Sean and Sam will both return to Darlington College on November 15 (FULLY BOOKED) and fine diners at its Glasshouse restaurant are in for a treat, as are the catering students who will help to present a fine dining experience to remember.

A nine course tasting menu, costing £22.95, will feature:

  • Potato blini with crab and horseradish
  • (Vegi : confit carrot instead of crab)
  • Chicken dumpling with a tea made from roast bones, lemon verbena and chives
  • (Vegi: mushroom dumpling with a tea made from potato skins, verbena and chives)
  • (Gluten free: chicken and celeriac taco with a tea made from roast bones, lemon verbena and chives)
  • Smoked eel doughnut, Granny Smith apple
  • (Vegi: roast cauliflower doughnut)
  • Beetroot with blackcurrant and Tunworth custard
  • (Vegi: alternative cheese)
  • Brill with a veloute of mussels, charred squid and parsley oil
  • (Vegi: roast celeriac, veloute of fermented celeriac, charred salsify and turnip noodles)
  • Chicken with onions and an emulsion made from chive
  • (Vegi: Hen of the woods mushroom, onions and an emulsion made from chive)
  • Plum and lemon posset with yoghurt sorbet and champagne foam
  • Fennel parfait, blackberry and apple
  • Root vegetable toast (Vegi)
  • Fudge made from Jerusalem artichoke

“I didn’t want to just produce a carbon copy of the Black Swan menu and really enjoyed putting this together for the college,” Sean explains. “I love fish and shellfish and at the Black Swan we have a massive garden which we harvest.
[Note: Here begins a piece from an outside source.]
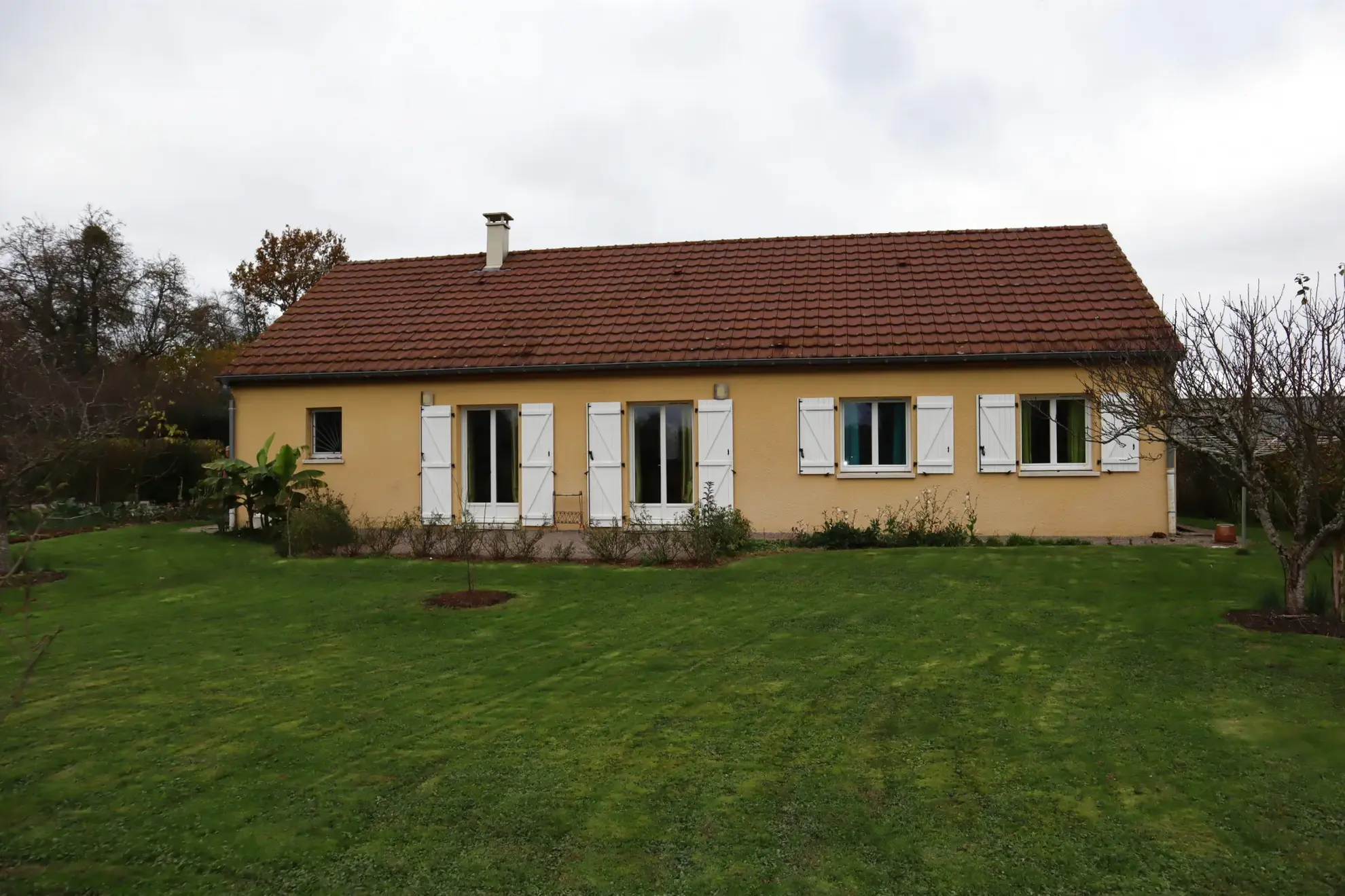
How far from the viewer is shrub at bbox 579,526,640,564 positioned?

We also go foraging for ingredients and do a lot of pickling, preserving and fermenting, which is where the Nordic influence comes in.
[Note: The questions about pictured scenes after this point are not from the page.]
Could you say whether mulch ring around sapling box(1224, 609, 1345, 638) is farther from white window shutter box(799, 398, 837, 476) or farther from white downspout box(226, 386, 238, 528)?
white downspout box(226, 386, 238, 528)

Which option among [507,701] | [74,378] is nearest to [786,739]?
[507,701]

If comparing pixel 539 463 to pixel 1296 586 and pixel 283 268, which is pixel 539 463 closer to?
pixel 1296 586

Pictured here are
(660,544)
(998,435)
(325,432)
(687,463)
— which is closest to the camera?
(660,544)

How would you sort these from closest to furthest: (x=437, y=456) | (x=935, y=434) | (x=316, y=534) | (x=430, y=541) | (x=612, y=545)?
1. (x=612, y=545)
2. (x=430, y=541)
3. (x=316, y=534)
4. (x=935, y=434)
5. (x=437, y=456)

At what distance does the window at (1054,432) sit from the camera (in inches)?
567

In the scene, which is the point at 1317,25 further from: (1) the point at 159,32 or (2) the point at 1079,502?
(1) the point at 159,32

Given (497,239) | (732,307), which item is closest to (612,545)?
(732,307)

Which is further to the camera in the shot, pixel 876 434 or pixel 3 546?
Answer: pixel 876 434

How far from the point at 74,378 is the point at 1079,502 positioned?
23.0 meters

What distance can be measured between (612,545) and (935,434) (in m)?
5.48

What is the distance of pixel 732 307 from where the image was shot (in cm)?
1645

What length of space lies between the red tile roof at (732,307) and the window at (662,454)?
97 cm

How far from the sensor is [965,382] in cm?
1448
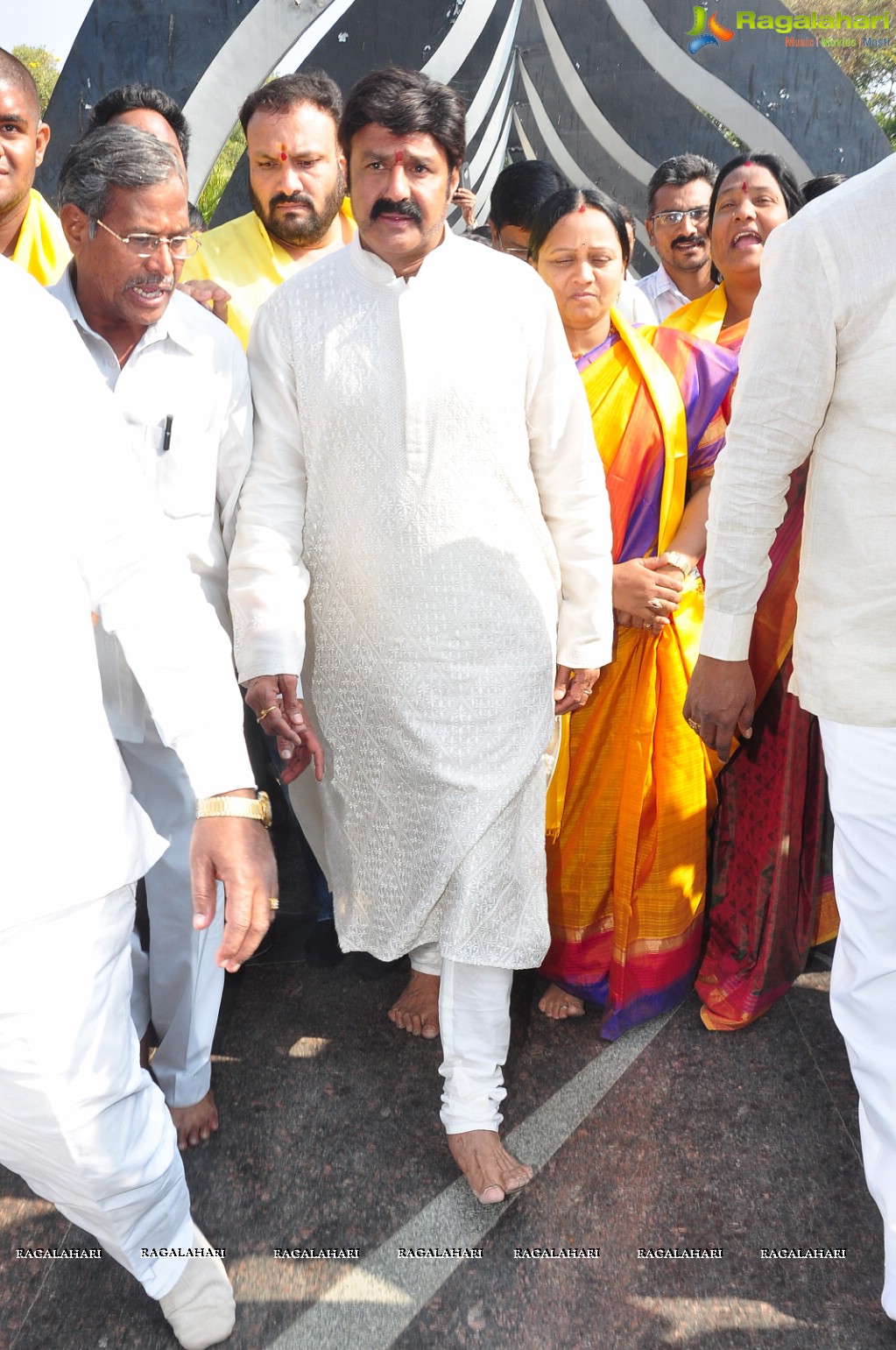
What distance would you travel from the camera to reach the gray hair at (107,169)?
1973 mm

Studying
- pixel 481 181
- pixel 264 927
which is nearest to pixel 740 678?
pixel 264 927

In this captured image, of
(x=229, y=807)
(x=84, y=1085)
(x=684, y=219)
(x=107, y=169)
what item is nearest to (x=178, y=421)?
(x=107, y=169)

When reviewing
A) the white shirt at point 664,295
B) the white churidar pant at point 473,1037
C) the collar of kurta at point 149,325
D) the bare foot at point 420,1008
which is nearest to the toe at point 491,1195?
the white churidar pant at point 473,1037

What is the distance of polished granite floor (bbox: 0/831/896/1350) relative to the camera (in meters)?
1.72

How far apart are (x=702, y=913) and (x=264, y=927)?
147 cm

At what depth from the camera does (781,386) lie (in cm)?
167

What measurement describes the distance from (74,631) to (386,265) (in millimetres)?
1044

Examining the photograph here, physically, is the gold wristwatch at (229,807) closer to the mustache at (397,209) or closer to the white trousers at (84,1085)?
the white trousers at (84,1085)

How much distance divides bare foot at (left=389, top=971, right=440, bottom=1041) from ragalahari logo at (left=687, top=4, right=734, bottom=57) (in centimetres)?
854

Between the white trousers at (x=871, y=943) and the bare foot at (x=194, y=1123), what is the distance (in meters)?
1.20

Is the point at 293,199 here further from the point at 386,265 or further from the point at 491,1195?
the point at 491,1195

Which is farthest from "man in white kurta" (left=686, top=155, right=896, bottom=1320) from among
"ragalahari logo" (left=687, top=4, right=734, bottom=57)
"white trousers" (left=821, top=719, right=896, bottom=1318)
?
"ragalahari logo" (left=687, top=4, right=734, bottom=57)

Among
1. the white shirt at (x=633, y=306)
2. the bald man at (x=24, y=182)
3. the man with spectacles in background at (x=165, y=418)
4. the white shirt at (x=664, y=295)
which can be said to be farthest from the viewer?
the white shirt at (x=664, y=295)

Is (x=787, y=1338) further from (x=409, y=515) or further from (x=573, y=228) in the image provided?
(x=573, y=228)
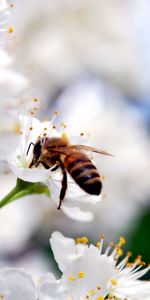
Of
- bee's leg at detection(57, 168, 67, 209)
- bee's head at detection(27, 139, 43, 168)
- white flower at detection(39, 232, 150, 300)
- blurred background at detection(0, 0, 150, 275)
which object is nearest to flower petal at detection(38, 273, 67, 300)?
white flower at detection(39, 232, 150, 300)

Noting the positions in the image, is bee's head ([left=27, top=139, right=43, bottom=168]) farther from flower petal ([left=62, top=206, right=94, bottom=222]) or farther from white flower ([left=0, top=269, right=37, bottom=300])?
white flower ([left=0, top=269, right=37, bottom=300])

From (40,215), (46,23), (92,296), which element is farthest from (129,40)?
(92,296)

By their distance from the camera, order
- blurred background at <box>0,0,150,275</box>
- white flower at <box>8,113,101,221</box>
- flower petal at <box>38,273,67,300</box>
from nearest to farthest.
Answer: flower petal at <box>38,273,67,300</box> → white flower at <box>8,113,101,221</box> → blurred background at <box>0,0,150,275</box>

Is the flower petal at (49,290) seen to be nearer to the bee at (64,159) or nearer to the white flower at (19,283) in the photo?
the white flower at (19,283)

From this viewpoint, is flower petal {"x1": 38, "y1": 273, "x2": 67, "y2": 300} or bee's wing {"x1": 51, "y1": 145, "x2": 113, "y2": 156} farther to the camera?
bee's wing {"x1": 51, "y1": 145, "x2": 113, "y2": 156}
“We can take humble ingredients and flip them on their heads. It is so clever. We grow our own sweet corn and because of the way the sugars work, we pick, prepare and serve it within 20 minutes to maximise its sweetness. We look at the way it was done in the olden days. Tommy’s family come from farming background so it comes naturally to him. I find it mind-blowing.

“Now I can share this with the students and diners at Darlington College. I think it is so important to give something back, to share my experience and offer some advice. Darlington College is a really good place to learn your craft and students go on to do some amazing things, which is a reflection of how good they are when they leave. I instantly loved the buzz of the kitchen and telling my parents I didn’t want to join the police was not an easy conversation. But I never wanted to spend my life churning out 500 Sunday lunches a day, I always saw myself progressing to fine dining. Now I’m completely bitten by the bug. I work long hours but don’t mind and I even think about food on my days off spending a lot of time reading cook books, happy to be in Yorkshire, the best county in the country.”